◆ Challenge A ◆
Rewrite the records from the line containing "How distant is" through the end of the records, swapping "painted blue window" for "blue-shuttered window" and changing nothing else. Omit the pictures.

◆ Passage to read ◆
2. These redux-style events are generated server-side only, and are not directly shared with clients or generated by clients. This doesn't mean that clients can't change server state, it only means that clients cannot create their own events and drop them directly into the server's state management system. They must go through an endpoint of some kind that filters the logic (authentication/authorization, etc.)
3. When a redux-style event is triggered, it generates a new state in the store and makes that state available.
4. It may make sense to have multiple stores (relay-style), where one store is responsible for the simulator, one is responsible for the global sensors state, etc. If this is the case, then the flight becomes a collection of stores, and each store has its own series of events. When serialized, each even stream needs to be stored in order relative to its own store.
5. Serialization of the flight comes through storing the event stream associated with each store. If we feel that we can effectively store the flight data with the event, then each event could also include the new state associated with the event's application (the root state would be an empty map).

◆ Material provided ◆

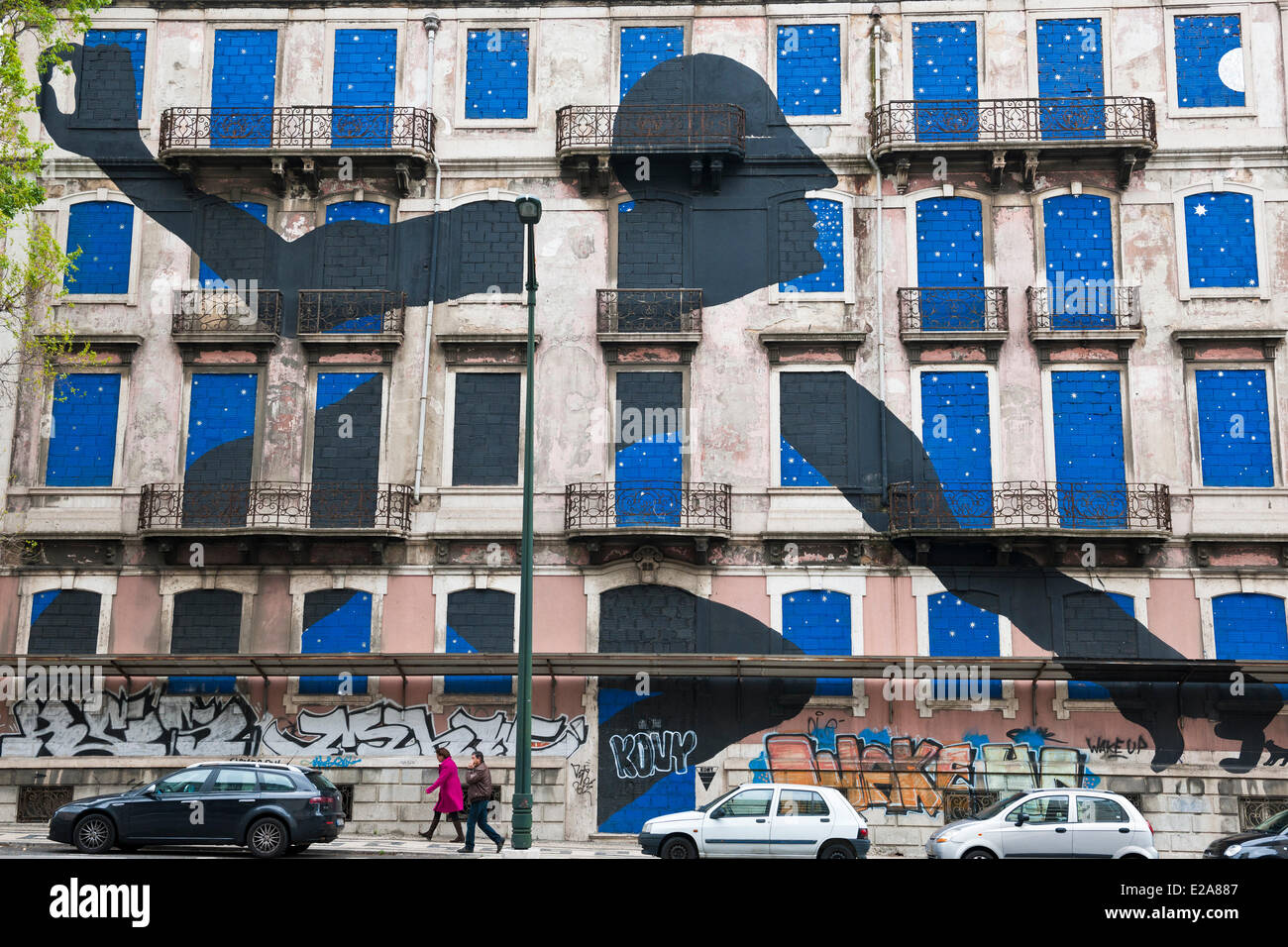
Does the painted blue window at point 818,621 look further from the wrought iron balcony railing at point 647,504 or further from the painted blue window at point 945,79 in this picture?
the painted blue window at point 945,79

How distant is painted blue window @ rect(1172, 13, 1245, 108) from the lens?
1101 inches

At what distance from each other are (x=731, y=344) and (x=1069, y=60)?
9967 millimetres

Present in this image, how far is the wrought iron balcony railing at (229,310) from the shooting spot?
90.8ft

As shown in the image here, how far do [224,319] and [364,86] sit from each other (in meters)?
6.19

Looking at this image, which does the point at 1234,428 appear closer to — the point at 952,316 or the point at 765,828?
the point at 952,316

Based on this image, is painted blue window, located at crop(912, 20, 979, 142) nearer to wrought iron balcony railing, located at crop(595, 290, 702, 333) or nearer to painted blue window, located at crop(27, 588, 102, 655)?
wrought iron balcony railing, located at crop(595, 290, 702, 333)

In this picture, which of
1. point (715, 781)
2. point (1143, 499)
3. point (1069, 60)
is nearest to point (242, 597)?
point (715, 781)

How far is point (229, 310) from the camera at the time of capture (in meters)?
27.9

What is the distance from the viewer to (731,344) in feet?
89.8

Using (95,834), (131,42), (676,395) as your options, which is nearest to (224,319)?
(131,42)

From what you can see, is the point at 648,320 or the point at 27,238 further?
the point at 27,238

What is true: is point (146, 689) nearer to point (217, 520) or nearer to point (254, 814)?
point (217, 520)

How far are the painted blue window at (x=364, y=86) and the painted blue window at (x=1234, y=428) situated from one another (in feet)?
60.9

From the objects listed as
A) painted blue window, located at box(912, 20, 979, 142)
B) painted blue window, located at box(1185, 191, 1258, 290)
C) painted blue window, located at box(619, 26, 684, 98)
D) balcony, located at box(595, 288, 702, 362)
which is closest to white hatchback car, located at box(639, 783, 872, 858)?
balcony, located at box(595, 288, 702, 362)
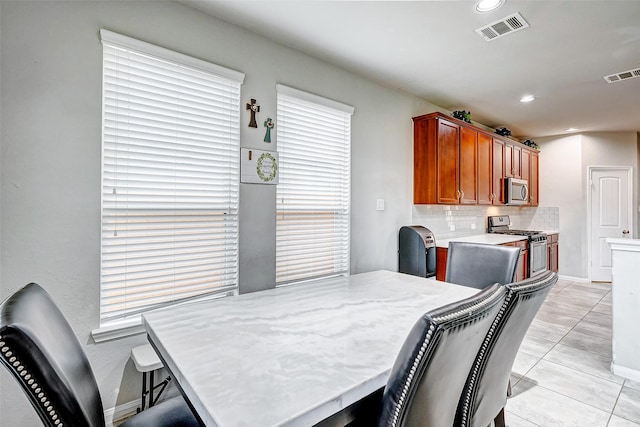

◆ Challenge B ◆
According to the passage on redux-style events, how is the flight serialized?

◆ Right answer A ◆
How distant is blue-shuttered window @ rect(1172, 13, 1245, 108) from the lens?
1101 inches

At what distance from each other are (x=731, y=344) and (x=1069, y=60)?
9967 millimetres

Present in this image, how far is the wrought iron balcony railing at (229,310) from the shooting spot?
90.8ft

As shown in the image here, how far do [224,319] and [364,86] sit from each other (in meters)?
6.19

Looking at this image, which does the point at 1234,428 appear closer to — the point at 952,316 or the point at 765,828?
the point at 952,316

Based on this image, is blue-shuttered window, located at crop(912, 20, 979, 142) nearer to wrought iron balcony railing, located at crop(595, 290, 702, 333) or nearer to blue-shuttered window, located at crop(27, 588, 102, 655)?
wrought iron balcony railing, located at crop(595, 290, 702, 333)

In this picture, which of
1. point (715, 781)
2. point (1143, 499)
3. point (1069, 60)
is nearest to point (242, 597)?
point (715, 781)

How far is point (229, 310) from the camera at the time of capture (in meters)?
27.9

What is the distance from the viewer to (731,344) in feet?
89.8

Using (95,834), (131,42), (676,395) as your options, which is nearest to (224,319)?
(131,42)

From what you can see, is the point at 648,320 or the point at 27,238 further?
the point at 27,238

What is true: is point (146, 689) nearer to point (217, 520) or nearer to point (254, 814)?
point (217, 520)

How far are the blue-shuttered window at (x=364, y=86) and the blue-shuttered window at (x=1234, y=428) situated from one another (in feet)?
60.9

From the objects listed as
A) blue-shuttered window, located at box(912, 20, 979, 142)
B) blue-shuttered window, located at box(1185, 191, 1258, 290)
C) blue-shuttered window, located at box(619, 26, 684, 98)
D) balcony, located at box(595, 288, 702, 362)
which is closest to white hatchback car, located at box(639, 783, 872, 858)?
balcony, located at box(595, 288, 702, 362)

◆ Right answer B ◆
By storing the event stream associated with each store.